+++ SUPPLIED TEXT +++

In the above block of code, we first identified which types of transport
points are present in the map with `levels` (this command only works on
factor data, and tells us the unique names of the factors that the vector can
hold). Next we select a subset of `stations` using a new command, `grepl`, to
determine which points we want to plot. Note that `grepl`'s first argument
is a text string (hence the quote marks) and that the second is a factor
(try typing `class(stations$LEGEND)` to test this).
`grepl` uses *regular expressions* to match whether each element in a vector
of text or factor names match the text pattern we want. In this case,
because we are only interested in roundabouts that are A roads and
Rapid Transit systems (RTS). Note the use of the vertical separator `|` to
indicate that we want to match `LEGEND` names that contain either "A Road"

+++

▸ TASK DIRECTIONS: Could you carry on the R passage about selecting transport stations with grepl from where its final line stops?

+++ DATA RECORDS +++

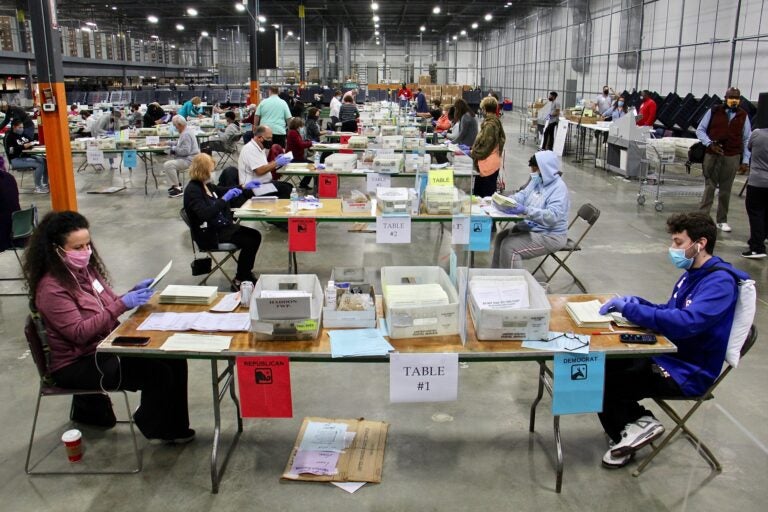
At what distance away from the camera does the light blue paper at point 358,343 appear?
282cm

+++
+++ DATA RECORDS +++

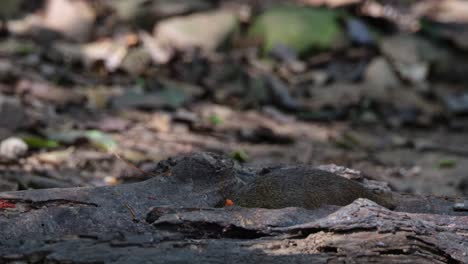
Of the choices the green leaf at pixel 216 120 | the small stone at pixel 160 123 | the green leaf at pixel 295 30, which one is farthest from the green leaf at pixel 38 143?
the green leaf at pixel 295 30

+++

▸ RESULT OF THIS TASK:
*or* "Rapid". Based on the positive matches (saved as `sel`, a vector of
`TRUE` and `FALSE` values), we subset the stations. Finally we plot these as points,
using the integer of their name to decide the symbol and add a legend.
(See the documentation of `?legend` for detail on the complexities of
legend creation in R's base graphics.)

This may seem a frustrating and un-intuitive way of altering
map graphics compared with something like QGIS. That's because it is!
It may not worth pulling too
much hair out over R's base graphics because there is another
option. Please skip to Section IV if you're itching to see this
more intuitive alternative.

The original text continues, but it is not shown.